*Required actions:*
a – According to the travelogue excerpts, how old was Pierre when he survived the 1994 genocide?
b – Name every country mentioned in the travelogue excerpts.
c – Write out the part of the travelogue excerpts starting with "Below are travelogue" and going on through "Step Town Hotel.".

*Supplied text:*
Below are travelogue excerpts from a recent field research trip to the eastern DR Congo (Jan 8 – Jan 22), offered here simply as a glimpse into some of the interesting conversations and experiences.
The purpose of this trip was to conduct a series of in-country interviews with diverse individuals and organizations in order to identify and vet non-violent measures that may help resolve the ongoing conflict and prevent further escalation of conflict. This in-country research supplements extensive desk research conducted by Pragmora. The next step will be the development and launch of a comprehensive and pragmatic peace campaign for the DR Congo. (More on The Pragmora Process)
Wednesday January 8, 2014
Flew into Kigali, Rwanda last evening and stayed the night at the Step Town Hotel.
This morning, a driver picked me up at 9am to take me to Gisenyi, which is on the border with Goma in the DR Congo (my destination).
The driver, Pierre, speaks French and basic English. (Name changed.)
Pierre tells me he is Hutu. His father was Hutu and his mother was Tutsi. Because of this mixed marriage, the Hutu extremist génocidaires killed his parents and six of his seven siblings during Rwanda’s 1994 genocide. Only Pierre, age 14, and a younger brother, age 11, survived.
His father’s family was in Uganda and his mother’s was killed so there was no one else left. They were alone.
After two days the two boys buried their family in the ground and then walked to a refugee camp in Tanzania.
Three months later they decided to return to their village. I asked how they survived with no family and no money. “We ate mice,” Pierre said quietly. His eyes teared.

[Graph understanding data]
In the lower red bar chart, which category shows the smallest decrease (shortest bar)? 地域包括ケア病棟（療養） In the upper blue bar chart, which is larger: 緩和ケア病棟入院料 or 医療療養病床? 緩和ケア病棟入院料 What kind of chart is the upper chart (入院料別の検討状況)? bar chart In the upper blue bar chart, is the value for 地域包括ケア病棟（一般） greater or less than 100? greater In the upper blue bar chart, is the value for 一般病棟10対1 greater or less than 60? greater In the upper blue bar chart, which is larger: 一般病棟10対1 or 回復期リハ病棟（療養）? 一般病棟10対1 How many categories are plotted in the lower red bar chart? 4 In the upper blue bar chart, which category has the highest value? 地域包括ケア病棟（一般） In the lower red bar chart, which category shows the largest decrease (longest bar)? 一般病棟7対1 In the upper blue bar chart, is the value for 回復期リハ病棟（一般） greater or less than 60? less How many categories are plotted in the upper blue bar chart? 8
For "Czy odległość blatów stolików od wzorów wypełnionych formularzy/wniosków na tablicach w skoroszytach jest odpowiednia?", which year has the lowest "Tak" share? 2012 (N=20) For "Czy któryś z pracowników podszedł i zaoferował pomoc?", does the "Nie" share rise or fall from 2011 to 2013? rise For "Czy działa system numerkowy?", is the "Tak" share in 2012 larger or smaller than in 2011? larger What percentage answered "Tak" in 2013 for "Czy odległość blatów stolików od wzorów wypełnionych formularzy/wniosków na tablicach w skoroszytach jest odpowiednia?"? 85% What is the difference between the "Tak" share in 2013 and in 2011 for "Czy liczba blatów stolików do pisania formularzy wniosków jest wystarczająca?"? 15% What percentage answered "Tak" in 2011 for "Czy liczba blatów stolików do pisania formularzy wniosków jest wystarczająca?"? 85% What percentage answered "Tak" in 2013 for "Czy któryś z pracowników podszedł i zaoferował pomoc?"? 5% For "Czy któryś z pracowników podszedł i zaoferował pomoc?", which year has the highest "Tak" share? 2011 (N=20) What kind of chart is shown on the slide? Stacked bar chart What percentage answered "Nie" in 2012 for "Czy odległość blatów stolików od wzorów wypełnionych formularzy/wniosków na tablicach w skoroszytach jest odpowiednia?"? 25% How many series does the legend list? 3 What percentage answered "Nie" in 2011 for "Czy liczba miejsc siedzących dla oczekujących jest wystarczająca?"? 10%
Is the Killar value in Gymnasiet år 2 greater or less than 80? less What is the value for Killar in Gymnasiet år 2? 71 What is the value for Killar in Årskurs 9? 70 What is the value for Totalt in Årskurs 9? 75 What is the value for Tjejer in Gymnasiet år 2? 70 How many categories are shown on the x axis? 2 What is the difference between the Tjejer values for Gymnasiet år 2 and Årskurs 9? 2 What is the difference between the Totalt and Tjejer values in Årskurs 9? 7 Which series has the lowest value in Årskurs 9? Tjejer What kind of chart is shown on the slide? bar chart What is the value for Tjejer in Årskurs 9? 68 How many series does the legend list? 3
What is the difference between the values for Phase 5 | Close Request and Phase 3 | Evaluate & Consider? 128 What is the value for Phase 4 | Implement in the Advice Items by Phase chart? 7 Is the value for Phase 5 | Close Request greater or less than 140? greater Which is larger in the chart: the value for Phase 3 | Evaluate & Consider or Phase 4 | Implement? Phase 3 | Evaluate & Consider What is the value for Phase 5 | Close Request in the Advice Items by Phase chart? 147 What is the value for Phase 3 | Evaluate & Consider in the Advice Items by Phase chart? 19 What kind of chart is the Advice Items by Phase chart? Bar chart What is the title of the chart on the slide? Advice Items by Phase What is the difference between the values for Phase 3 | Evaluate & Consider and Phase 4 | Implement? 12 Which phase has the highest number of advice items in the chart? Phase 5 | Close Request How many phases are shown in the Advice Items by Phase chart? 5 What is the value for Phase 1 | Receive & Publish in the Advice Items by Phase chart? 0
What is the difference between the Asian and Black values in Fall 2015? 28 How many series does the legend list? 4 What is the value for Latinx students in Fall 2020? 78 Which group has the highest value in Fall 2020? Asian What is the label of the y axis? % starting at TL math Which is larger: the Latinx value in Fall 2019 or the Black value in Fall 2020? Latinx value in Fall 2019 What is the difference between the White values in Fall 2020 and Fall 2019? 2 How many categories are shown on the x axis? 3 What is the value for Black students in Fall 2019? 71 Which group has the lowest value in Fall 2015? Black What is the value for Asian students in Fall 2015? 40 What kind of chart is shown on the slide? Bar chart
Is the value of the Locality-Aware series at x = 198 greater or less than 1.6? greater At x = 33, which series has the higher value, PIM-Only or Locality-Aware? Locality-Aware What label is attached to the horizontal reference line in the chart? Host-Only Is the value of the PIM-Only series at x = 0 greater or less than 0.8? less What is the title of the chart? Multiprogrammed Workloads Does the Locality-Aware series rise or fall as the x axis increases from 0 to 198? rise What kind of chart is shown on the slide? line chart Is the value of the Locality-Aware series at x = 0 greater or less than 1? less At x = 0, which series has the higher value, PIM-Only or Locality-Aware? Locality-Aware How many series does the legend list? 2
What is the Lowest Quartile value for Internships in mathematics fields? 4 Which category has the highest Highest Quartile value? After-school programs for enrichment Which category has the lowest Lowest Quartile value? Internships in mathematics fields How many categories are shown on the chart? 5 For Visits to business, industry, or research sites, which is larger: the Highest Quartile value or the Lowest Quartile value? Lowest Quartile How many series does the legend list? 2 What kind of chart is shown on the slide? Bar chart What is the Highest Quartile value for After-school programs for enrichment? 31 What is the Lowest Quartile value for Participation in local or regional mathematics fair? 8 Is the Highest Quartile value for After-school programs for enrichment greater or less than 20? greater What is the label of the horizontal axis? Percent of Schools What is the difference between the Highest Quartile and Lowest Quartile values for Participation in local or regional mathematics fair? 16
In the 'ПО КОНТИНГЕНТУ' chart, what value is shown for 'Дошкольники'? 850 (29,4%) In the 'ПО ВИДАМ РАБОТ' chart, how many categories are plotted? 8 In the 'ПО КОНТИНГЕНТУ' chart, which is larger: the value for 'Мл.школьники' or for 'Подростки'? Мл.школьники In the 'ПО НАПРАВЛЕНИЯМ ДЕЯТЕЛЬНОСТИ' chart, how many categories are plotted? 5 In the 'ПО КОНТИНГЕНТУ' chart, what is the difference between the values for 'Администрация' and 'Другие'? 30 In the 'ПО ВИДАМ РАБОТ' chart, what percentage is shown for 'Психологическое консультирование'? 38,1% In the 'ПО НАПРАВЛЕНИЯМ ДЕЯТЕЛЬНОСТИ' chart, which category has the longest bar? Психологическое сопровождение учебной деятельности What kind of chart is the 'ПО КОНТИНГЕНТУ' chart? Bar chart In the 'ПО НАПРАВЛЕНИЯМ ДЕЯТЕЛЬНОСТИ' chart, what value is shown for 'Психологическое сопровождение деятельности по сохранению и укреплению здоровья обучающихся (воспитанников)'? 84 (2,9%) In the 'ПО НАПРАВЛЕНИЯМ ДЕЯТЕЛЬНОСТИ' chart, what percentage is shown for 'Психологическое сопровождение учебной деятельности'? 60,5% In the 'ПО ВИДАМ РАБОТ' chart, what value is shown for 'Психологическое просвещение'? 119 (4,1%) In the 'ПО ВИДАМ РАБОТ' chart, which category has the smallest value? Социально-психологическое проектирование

*Solutions per task:*
a – He was 14.

b – DR Congo, Rwanda, Uganda, Tanzania

c –
Below are travelogue excerpts from a recent field research trip to the eastern DR Congo (Jan 8 – Jan 22), offered here simply as a glimpse into some of the interesting conversations and experiences.
The purpose of this trip was to conduct a series of in-country interviews with diverse individuals and organizations in order to identify and vet non-violent measures that may help resolve the ongoing conflict and prevent further escalation of conflict. This in-country research supplements extensive desk research conducted by Pragmora. The next step will be the development and launch of a comprehensive and pragmatic peace campaign for the DR Congo. (More on The Pragmora Process)
Wednesday January 8, 2014
Flew into Kigali, Rwanda last evening and stayed the night at the Step Town Hotel.